Although shutdowns have serious, real-world consequences for millions of Americans, data shows they tend to have a modest impact on financial markets and the broader economy, especially if the closure is brief.
"Most of the economic activity is delayed and usually gets made up shortly after a shutdown ends," Sameer Samana, senior global market strategist at Wells Fargo Investment Institute, told Autos News. "So I can't imagine this will be anything terribly disruptive for the equity markets."
Over the previous 22 shutdowns the U.S. has seen since 1976, the S&P 500 rose during some of the closures while falling at other times. Overall, the stock index gained an average of 0.3% during the episodes, according to an analysis from Carson Group (see chart).
What's more, the stock index jumped 13% on average in the 12 months following the shutdowns, the asset management firm found.
"Government shutdowns are inconvenient and messy, but there is little evidence that they have a significant impact on the economy," said Scott Helfstein, head of investment strategy at investment firm Global X, in a report.
During the longest shutdown in U.S. history, which started in December 2018 and extended into January of the following year, some 800,000 federal workers were furloughed or worked without pay. That put many employees under severe financial pressure, driving and others to launch online fundraising campaigns.
Yet for the $30 trillion U.S. economy as a whole, that lost income amounted to a drop in the bucket, noted Thomas Ryan, North America economist at investment advisory firm Capital Economics. Consumption across the U.S. dipped for the two months the government remained partially shuttered, but quickly recovered.
With Wall Street shrugging off the headlines on Wednesday, the S&P 500 closed up 0.3%, topping the all-time high it set last week. The blue-chip Dow Jones Industrial Average also finished in record territory.
The caveat? History is a guide — not a guarantee that events will follow the same script. The political dynamics driving the latest meltdown in Congress obviously differ from those that shaped previous eras, making it hard to predict how long the latest shutdown will last.
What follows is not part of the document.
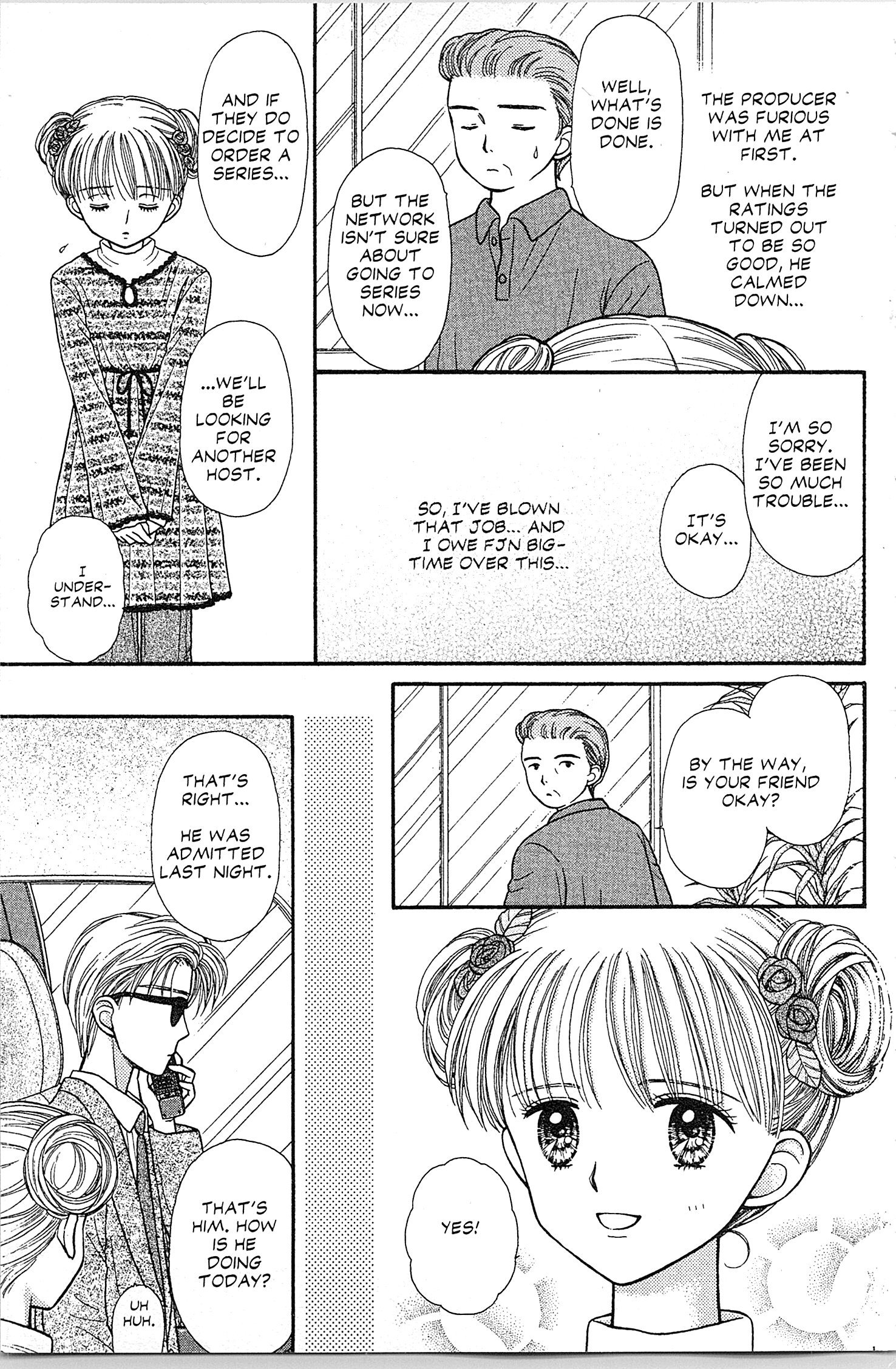 Halaman dari Kodocha Chapter 38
An impasse lasting a month or more would fuel market uncertainty and could shake investor confidence, according to Wall Street analysts.
"Right now uncertainty is picking up again with new tariffs announced last week, and this just adds to it, which can paralyze growth for the foreseeable future," economist Daniel Altman and author of newsletter High Yield Economics, told Autos News. "It makes it harder for stocks to continue rising if nobody knows what the fiscal picture is going to be like for the next year."
If the shutdown drags on, companies could also press pause on making investment and hiring decisions, which would weigh on stock prices, Altman said.
The latest closure will have another immediate impact that could fray investor nerves — halting the flow of economic reports that experts use to assess everything from the rate of inflation to the pace of job growth. Without critical data, investors could start to feel like they are "flying blind," Vital Knowledge market analyst Adam Crisafulli said in a report.